凝水被他噎得半晌一句话都说不出来,最终只能恨恨瞪他一眼,随后接着去看巫妖大营中发生的事情,然而看到本该在虎牢关大营却出现在巫族大营的巫静时不由得一愣,随后喃喃道,“这女的还真是奸细啊。”
巫族大营内,巫静正跪在蓐收和巫台面前,“将军,义父,巫静已经用血将蛊虫唤醒,明日阵上华坚绝不是将军对手,还请大人和义父饶他一命吧!”巫静说罢向前一拜,情真意切。
巫台闻言气得手直抖,大骂道:“你竟然为敌将求情!你这不知礼义廉耻,不知宗族大义的逆女,我、我……我要杀了你!”巫台说罢便抽出一旁侍卫的佩剑向巫静斩去,巫静闭眼受死,然而等了半晌却不觉疼痛,睁眼却见蓐收握住了巫台的手,拦下了巫台的手,“巫台大人,不必动怒,女儿家耽于情爱也是常有的事,待我明日斩了华坚,之后再把她关上几百年,也就没事了。”说罢便叫人把巫静带下去关起来。

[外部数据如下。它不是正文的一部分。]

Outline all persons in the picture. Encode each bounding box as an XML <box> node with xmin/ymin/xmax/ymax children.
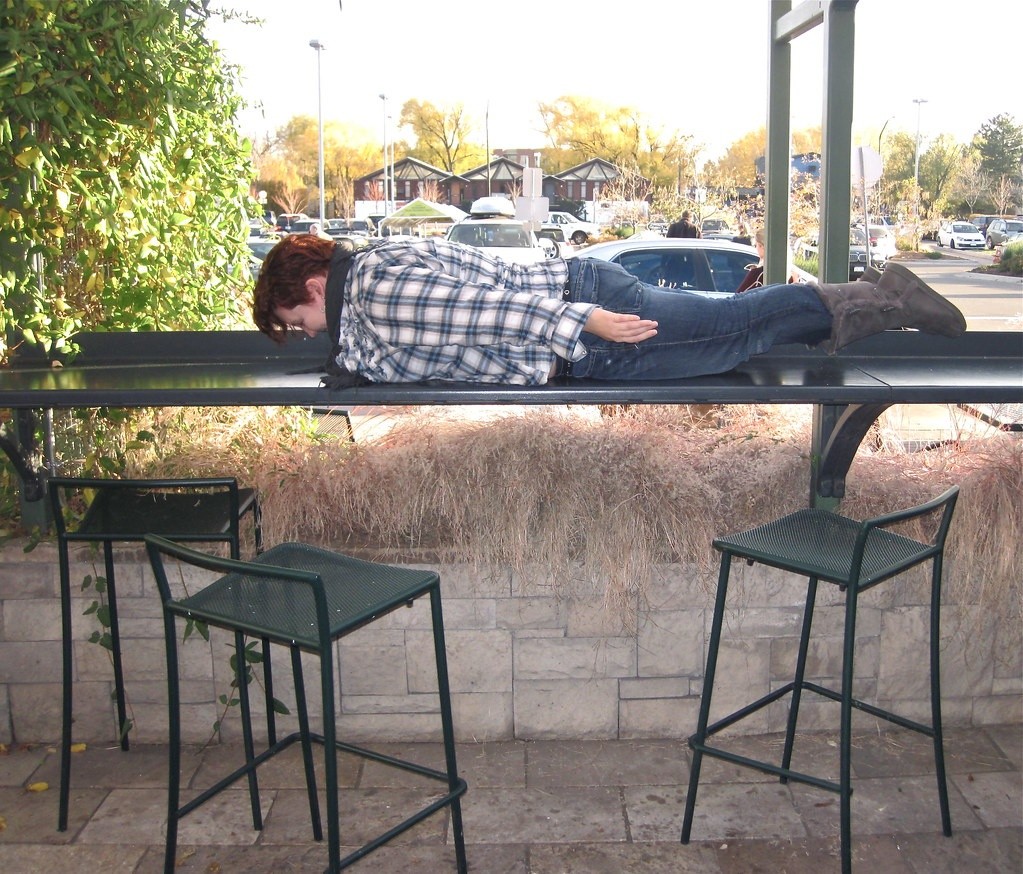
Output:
<box><xmin>656</xmin><ymin>252</ymin><xmax>684</xmax><ymax>290</ymax></box>
<box><xmin>514</xmin><ymin>232</ymin><xmax>526</xmax><ymax>245</ymax></box>
<box><xmin>467</xmin><ymin>232</ymin><xmax>484</xmax><ymax>246</ymax></box>
<box><xmin>733</xmin><ymin>225</ymin><xmax>751</xmax><ymax>246</ymax></box>
<box><xmin>667</xmin><ymin>209</ymin><xmax>703</xmax><ymax>238</ymax></box>
<box><xmin>810</xmin><ymin>240</ymin><xmax>817</xmax><ymax>256</ymax></box>
<box><xmin>251</xmin><ymin>224</ymin><xmax>967</xmax><ymax>387</ymax></box>
<box><xmin>736</xmin><ymin>227</ymin><xmax>798</xmax><ymax>293</ymax></box>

巫台跪在地上和蓐收告罪,“将军恕罪啊,小女本已许配于将军,却不料短短三年她竟然……唉,是老夫教女无方啊!”
“大人请起,”蓐收把巫台扶起来,“这事也怪我,当初不该叫她去……”
这是怎么回事?蓐收把自己未婚妻送到敌营里去使美人计?凝水疑惑地看向梦魇,“你们男人心都这么大吗?”,
梦魇立马摇头推脱,“只有蓐收是这样。”随后又想了想,道:“他竟能把自己未婚妻送去使美人计,这人要么太过薄情,要么太过狠毒。”而无论是哪种,都证明他不是个好相与的人,梦魇现在有些明白为何帝江会派蓐收来取这样重要的虎牢关了。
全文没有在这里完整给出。